**EXTRACT TO READ:**
+ + +

Charles, thank you for the MSDN link. I've looked for an explanation of
such behaviour. Here it is. However, previously I've looked into ISO
14822 and have found no explanation. Those web pages have been finishing
my doubts.

I'm not very familiar with this ISO, as I've recently returned to C++
after a long period of time. However, I'll try to answer your question
and point out why this could be compiler bug. I'll refer to the original
ISO 14882 dated 2003-10-15, especially I'll not refer to the working
draft N2521 dated on February this year. Maybe something related
to this issue has changed after original ISO has been released, or maybe
I missed something. If somebody corrects me I'll be grateful.

1. By definition (8.5[12]) ,,B b=a;'' is copy-initialization (as
opposite to direct-initialization ,,B b(a);'' which drops away conv foos
and considers conv ctors only).

2. As class A and class B are not derived from each other, 8.5[14]
directs us to 13.3.1.4.

3. 13.3.1.4: candidate functions to invoke this task are conv ctor (
B::B(const A&); ), and conv foo ( A::operator B() const; ).

4. According to 13.3.3[1] we start at checking of parameter conversion
sequences, when selecting the best function. A parameter of conv ctor is
,,const A&'', and implicit object parameter of conv foo is ,,const A&''
too. Both of functions require the same qualification conversion, thus
both of them are indistinguishable from each other.

5. Next, according to the same 13.3.3[1], we land at the standard
conversion sequence of return types.

6. Both of foos return ,,B'', so no one is better then other, and
according to 13.3.3[2] the call (initialization) is ill-formed.

+ + +

**RAW DATA:**
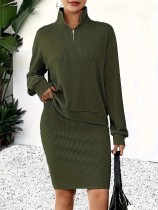 EVE Plus Size Long Sleeve Knits Two Piece Skirt Set GAWE-6712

+ + +

**EXERCISE INSTRUCTIONS:**
**A.** Repeat the part of the forum post on C++ copy-initialization above, starting at "2. As class" and ending at "B() const; ).".
**B.** Pick up the forum post on C++ copy-initialization and overload resolution, shown above the listing, from where it stops.

**YOUR RESPONSES:**
**A.**
2. As class A and class B are not derived from each other, 8.5[14]
directs us to 13.3.1.4.

3. 13.3.1.4: candidate functions to invoke this task are conv ctor (
B::B(const A&); ), and conv foo ( A::operator B() const; ).

**B.**
-- best regards

Cezary Noweta

Alex
Mon Apr 14 05:54:34 CDT 2008

"Cezary H. Noweta" wrote:
> 4. According to 13.3.3[1] we start at checking of parameter
> conversion sequences, when selecting the best function. A
> parameter of conv ctor is ,,const A&'', and implicit object
> parameter of conv foo is ,,const A&'' too. Both of functions
> require the same qualification conversion, thus both of them are
> indistinguishable from each other.

Your analysis is correct. All I can add is that 13.3.1.4/2
reiterates what is said in 13.3.3/1:

<quote>
Note: this argument will be compared against the first parameter
of the constructors and against the implicit object parameter of
the conversion functions.
</quote>

Actually, it's a long-standing bug in VC++ that direct
initialization is not distinguished from copy initialization. The
following code demonstrates it:

struct Y {};

class X
{
public:
X() {}
X(Y) {}
private:
X(const X&);
};

int main()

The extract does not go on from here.